[Exercise aim]:
Images aside, the whole listing should be written out word for word.

[Data block]:
────

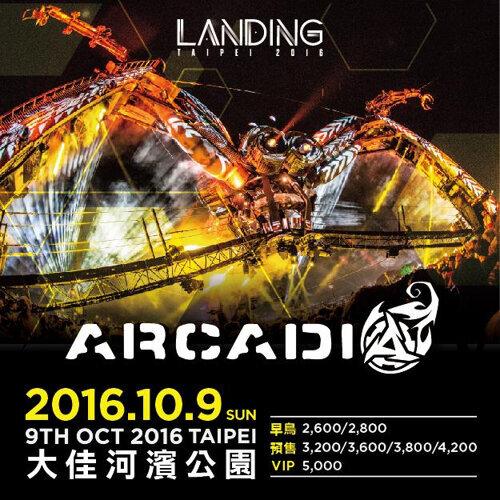Arcadia Landing Taipei 必聽20選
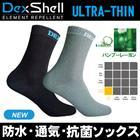 DexShell デックスシェル 完全防水ソックス Ultra Thin Socks ウルトラ シン ソックス 「DS663 BLK/DS663 HRG」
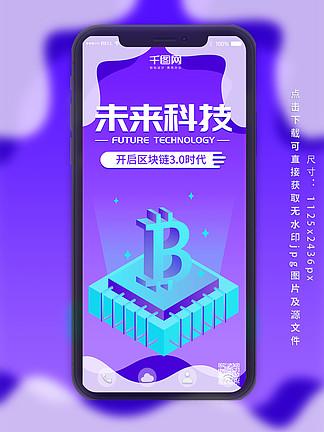 人工智能蓝色科技渐变微信朋友圈宣传海报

────

[Solution to this exercise]:
Arcadia Landing Taipei 必聽20選
 DexShell デックスシェル 完全防水ソックス Ultra Thin Socks ウルトラ シン ソックス 「DS663 BLK/DS663 HRG」
 人工智能蓝色科技渐变微信朋友圈宣传海报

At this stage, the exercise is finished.